Now my understanding is that the one-hot encoding for each of control and treatment is being declared as collinear, could you please tell me how one can run a typical multi-subject (assuming them to be biological replicates) two condition analysis ..
appreciate any help. thanking you shobhit
Hi shobhit,
thank you :)
To fit a multi-subject two-condition analysis, set the design to ~ condition (i.e., drop the subject). This fits a single coefficient explaining the treatment effect for each gene.
If you notice that the subject effects are so strong that corresponding cells from different subjects are not aligned after calling align_by_grouping or align_harmony, you can call each method with the argument alignment_design = ~ condition + subject or alignment_design = ~ condition * subject to make the alignment more flexible.
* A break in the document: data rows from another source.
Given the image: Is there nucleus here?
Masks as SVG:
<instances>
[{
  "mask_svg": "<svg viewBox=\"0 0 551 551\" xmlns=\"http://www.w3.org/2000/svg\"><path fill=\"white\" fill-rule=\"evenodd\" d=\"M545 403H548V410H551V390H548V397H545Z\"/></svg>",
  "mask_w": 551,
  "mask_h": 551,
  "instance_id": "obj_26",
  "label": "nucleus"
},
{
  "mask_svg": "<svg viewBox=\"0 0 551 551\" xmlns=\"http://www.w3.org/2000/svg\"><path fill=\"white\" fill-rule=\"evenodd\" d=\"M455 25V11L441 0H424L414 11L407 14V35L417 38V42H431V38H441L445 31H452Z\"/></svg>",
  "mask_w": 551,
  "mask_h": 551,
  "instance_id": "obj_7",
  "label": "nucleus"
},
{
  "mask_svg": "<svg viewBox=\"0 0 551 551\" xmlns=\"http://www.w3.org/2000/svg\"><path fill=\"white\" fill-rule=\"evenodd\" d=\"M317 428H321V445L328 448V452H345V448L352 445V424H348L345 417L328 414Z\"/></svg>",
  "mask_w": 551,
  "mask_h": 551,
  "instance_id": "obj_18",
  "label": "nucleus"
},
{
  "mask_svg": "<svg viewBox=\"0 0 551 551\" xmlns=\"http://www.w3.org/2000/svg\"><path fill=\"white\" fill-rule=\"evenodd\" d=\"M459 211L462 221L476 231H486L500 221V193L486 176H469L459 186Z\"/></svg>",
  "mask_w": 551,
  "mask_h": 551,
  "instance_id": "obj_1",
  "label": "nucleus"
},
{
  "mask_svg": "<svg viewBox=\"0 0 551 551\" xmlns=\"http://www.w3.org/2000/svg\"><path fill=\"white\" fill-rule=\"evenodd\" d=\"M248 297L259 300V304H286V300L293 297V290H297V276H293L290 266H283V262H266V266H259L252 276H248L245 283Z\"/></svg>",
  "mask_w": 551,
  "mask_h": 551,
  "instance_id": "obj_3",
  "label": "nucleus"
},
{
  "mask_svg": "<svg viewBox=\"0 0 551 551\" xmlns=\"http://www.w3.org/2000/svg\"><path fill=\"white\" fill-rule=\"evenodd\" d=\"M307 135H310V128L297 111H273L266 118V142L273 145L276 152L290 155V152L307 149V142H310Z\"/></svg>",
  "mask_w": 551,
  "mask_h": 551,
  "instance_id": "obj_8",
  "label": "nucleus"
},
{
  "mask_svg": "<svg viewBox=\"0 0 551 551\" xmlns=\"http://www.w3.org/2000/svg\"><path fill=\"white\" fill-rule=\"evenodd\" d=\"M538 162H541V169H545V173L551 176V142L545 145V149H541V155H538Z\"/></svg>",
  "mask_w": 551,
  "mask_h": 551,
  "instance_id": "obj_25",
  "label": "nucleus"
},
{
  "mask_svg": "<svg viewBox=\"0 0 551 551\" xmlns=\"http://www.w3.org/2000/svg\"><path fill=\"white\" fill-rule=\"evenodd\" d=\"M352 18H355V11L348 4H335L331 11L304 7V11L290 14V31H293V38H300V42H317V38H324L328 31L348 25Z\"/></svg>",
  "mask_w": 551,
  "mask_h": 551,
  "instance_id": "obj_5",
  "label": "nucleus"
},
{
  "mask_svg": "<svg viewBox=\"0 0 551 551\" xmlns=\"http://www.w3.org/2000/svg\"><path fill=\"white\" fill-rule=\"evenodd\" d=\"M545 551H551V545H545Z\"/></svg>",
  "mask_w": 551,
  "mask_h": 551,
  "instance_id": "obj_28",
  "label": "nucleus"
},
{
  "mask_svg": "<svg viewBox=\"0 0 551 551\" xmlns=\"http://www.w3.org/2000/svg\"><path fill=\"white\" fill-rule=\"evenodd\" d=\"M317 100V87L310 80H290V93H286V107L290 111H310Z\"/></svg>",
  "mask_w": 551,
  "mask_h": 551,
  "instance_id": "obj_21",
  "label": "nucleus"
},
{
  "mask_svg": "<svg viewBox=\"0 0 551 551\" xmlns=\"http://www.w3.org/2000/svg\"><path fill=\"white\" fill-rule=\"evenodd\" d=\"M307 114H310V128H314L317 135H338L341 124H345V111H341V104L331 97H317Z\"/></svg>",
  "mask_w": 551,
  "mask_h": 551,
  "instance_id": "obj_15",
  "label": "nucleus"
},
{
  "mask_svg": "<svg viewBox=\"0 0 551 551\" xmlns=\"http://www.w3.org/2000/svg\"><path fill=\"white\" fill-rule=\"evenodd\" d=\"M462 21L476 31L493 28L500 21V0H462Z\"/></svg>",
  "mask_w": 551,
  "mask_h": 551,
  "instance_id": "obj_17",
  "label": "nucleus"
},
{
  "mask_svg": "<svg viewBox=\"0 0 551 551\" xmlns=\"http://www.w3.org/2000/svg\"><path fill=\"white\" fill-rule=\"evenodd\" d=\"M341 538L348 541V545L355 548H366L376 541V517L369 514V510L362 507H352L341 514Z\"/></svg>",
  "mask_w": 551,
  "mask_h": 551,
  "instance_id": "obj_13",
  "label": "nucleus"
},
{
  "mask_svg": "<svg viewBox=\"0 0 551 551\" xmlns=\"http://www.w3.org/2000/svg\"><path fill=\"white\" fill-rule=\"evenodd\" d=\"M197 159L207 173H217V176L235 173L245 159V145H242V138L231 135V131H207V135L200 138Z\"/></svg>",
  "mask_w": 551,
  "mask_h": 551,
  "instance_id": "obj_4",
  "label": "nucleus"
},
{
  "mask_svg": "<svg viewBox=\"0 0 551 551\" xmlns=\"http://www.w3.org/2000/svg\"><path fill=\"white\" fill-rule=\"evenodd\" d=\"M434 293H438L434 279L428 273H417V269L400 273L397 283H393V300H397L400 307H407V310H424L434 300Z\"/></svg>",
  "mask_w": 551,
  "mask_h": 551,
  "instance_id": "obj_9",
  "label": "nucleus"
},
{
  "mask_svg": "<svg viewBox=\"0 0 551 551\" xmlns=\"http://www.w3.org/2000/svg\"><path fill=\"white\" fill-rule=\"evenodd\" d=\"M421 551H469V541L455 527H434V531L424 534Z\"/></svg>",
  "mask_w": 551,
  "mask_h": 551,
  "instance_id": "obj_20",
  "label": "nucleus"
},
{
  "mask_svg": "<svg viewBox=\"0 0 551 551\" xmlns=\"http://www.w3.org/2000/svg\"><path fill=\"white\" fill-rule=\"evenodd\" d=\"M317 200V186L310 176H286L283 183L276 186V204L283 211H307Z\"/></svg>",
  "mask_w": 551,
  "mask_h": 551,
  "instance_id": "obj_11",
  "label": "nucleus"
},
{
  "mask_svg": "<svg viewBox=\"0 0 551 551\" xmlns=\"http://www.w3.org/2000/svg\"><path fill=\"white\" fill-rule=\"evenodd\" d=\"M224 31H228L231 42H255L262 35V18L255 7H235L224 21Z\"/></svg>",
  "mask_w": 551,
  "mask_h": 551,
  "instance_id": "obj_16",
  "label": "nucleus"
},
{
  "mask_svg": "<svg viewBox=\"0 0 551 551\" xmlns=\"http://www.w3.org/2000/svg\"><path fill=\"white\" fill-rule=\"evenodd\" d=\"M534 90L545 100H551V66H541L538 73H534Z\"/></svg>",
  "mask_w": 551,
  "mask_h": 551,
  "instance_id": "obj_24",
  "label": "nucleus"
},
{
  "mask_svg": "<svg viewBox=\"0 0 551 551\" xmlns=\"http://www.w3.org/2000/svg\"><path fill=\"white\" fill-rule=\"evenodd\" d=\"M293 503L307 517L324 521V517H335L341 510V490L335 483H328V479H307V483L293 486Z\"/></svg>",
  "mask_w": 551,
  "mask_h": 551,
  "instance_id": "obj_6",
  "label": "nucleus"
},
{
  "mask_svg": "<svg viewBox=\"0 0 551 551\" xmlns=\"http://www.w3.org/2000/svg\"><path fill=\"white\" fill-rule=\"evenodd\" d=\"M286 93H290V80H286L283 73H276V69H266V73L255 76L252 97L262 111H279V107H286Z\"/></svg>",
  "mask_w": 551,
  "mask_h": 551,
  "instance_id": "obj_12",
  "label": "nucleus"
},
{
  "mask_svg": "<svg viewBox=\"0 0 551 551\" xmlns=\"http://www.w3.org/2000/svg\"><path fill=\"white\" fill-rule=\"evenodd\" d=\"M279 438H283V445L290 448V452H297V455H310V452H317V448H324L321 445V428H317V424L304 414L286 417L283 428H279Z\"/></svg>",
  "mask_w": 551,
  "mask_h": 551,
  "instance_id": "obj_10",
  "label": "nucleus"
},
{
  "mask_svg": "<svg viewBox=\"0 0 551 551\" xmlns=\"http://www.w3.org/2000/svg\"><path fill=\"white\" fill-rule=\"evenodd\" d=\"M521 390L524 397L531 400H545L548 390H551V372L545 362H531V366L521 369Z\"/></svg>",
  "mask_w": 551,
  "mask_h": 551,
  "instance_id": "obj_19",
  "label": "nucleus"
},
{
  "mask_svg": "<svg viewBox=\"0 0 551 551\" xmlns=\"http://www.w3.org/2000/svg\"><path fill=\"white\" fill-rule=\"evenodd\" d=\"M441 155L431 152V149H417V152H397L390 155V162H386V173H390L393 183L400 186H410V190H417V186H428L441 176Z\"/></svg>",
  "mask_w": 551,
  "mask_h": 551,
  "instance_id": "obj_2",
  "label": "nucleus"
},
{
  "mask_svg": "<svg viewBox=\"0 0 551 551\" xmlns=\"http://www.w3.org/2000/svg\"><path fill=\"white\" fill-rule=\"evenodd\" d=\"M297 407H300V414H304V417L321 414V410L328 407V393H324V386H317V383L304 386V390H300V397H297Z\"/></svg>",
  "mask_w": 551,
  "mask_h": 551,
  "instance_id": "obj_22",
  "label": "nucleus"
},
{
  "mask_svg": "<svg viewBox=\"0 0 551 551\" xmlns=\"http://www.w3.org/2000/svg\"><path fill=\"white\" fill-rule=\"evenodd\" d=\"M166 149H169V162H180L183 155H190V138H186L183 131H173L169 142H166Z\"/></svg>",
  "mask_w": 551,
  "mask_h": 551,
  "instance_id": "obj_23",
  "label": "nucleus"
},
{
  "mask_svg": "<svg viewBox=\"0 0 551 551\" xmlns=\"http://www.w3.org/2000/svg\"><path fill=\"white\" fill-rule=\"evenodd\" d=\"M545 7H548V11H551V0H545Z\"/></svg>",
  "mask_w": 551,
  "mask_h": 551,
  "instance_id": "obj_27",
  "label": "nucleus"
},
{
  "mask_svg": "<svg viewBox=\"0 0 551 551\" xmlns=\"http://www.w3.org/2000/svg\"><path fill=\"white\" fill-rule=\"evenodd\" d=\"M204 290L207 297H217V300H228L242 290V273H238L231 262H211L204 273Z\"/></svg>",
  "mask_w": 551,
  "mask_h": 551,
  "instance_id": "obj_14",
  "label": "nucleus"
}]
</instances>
However, I advise to only fit different design and alignment_designs if absolutely necessary, as it complicates the interpretation of the effects.
Best, Constantin
Dear Constantin, Thank you very much for the prompt reply, much appreciated. I was thinking of also using just condition for the fit and using align_by_grouping. The only hesitation was regarding the replicates the neighborhood analysis needs, will that still be possible without replicates being mentioned in the design matrix?
thank you once again shobhit
Yes. The way the replicates are specified is through the group_by argument in find_de_neighborhoods. Here you would set group_by = vars(subject, condition).
thanks once again! I will give it a try and get back to you.